-- BEGIN ITEMS --
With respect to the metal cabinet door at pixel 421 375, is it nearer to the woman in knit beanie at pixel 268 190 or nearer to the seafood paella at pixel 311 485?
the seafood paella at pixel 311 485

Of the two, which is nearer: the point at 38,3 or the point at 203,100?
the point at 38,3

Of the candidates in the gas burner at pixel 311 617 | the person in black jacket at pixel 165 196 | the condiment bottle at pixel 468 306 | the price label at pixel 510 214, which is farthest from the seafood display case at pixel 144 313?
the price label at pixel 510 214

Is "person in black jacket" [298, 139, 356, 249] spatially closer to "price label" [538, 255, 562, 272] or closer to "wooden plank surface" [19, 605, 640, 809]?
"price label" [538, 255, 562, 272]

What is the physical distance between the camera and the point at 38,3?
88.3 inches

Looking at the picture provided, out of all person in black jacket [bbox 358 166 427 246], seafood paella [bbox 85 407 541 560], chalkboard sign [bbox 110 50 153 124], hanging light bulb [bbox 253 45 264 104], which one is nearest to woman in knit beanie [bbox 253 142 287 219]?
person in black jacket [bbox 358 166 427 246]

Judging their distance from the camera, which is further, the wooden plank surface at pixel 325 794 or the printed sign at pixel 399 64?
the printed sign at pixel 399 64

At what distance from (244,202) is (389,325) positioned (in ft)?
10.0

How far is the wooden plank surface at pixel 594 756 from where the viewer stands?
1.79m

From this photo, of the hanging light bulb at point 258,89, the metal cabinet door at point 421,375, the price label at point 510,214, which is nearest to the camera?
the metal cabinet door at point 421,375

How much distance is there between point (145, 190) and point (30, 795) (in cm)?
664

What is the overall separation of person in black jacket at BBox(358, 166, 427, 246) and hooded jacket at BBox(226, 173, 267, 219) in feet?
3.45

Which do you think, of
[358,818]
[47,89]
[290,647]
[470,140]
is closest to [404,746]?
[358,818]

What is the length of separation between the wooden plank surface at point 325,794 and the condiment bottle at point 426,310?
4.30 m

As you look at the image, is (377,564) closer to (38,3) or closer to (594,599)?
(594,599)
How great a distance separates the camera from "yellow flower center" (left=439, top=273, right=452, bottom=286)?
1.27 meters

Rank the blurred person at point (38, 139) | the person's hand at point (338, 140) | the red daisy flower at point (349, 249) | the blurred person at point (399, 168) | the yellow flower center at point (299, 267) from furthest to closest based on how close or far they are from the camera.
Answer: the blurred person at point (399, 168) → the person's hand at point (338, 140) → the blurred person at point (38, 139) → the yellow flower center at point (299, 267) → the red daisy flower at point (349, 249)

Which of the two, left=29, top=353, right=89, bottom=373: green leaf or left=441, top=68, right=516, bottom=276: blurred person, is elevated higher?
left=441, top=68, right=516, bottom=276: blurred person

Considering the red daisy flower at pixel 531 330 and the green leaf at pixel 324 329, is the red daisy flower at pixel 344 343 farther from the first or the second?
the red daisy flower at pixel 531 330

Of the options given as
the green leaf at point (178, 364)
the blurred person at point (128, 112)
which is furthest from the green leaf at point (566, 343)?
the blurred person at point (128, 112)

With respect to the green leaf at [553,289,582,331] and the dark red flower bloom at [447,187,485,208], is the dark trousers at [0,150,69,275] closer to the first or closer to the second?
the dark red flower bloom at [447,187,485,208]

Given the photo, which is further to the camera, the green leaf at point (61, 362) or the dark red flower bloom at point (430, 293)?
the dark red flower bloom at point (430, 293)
-- END ITEMS --
-- BEGIN ITEMS --
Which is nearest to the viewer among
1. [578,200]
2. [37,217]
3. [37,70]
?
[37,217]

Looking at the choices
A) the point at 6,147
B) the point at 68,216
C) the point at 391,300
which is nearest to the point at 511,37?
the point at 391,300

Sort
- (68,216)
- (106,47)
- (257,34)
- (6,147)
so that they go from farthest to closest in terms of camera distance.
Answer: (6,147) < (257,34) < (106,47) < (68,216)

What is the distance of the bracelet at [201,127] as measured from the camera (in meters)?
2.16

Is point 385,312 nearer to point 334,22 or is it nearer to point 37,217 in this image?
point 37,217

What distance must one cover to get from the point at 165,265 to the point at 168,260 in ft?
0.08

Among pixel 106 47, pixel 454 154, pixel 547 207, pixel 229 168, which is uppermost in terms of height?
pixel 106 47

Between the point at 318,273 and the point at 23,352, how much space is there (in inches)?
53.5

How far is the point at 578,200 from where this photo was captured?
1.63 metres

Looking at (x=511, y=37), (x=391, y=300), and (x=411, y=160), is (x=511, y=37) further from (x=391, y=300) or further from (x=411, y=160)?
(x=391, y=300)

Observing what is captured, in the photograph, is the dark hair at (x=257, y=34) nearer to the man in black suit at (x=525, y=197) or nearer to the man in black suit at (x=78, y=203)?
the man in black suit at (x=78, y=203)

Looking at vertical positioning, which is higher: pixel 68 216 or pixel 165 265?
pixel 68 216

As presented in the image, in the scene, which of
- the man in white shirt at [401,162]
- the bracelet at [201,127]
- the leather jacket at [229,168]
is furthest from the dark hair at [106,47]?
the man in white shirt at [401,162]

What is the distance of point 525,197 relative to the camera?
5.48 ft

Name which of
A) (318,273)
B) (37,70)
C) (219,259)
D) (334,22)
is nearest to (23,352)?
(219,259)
-- END ITEMS --
-- BEGIN ITEMS --
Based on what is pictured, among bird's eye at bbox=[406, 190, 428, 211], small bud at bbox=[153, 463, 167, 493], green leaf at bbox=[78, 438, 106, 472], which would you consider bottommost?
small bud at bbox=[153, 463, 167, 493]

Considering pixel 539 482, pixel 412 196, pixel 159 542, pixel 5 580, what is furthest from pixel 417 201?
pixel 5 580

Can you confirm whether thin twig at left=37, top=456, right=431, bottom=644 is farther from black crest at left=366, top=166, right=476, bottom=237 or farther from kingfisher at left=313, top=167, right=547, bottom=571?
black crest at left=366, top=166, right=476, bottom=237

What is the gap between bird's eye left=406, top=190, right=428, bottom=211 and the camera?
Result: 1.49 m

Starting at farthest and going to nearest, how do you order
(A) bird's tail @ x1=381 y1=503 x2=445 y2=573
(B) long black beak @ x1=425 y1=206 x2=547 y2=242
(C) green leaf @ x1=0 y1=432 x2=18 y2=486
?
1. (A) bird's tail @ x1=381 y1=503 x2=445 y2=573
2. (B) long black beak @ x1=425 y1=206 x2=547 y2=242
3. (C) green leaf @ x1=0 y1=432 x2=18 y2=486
-- END ITEMS --
### CHALLENGE
Update the stretch from the line containing "Can you confirm" through the line containing "3. (C) green leaf @ x1=0 y1=432 x2=18 y2=486" by replacing "thin twig" with "slender branch" and leaving all else unchanged. Return only those lines.

### EXERCISE OUTPUT
Can you confirm whether slender branch at left=37, top=456, right=431, bottom=644 is farther from black crest at left=366, top=166, right=476, bottom=237 or farther from kingfisher at left=313, top=167, right=547, bottom=571?
black crest at left=366, top=166, right=476, bottom=237

What is the gap between bird's eye left=406, top=190, right=428, bottom=211 and the camera?
Result: 1.49 m

Starting at farthest and going to nearest, how do you order
(A) bird's tail @ x1=381 y1=503 x2=445 y2=573
(B) long black beak @ x1=425 y1=206 x2=547 y2=242
(C) green leaf @ x1=0 y1=432 x2=18 y2=486
?
1. (A) bird's tail @ x1=381 y1=503 x2=445 y2=573
2. (B) long black beak @ x1=425 y1=206 x2=547 y2=242
3. (C) green leaf @ x1=0 y1=432 x2=18 y2=486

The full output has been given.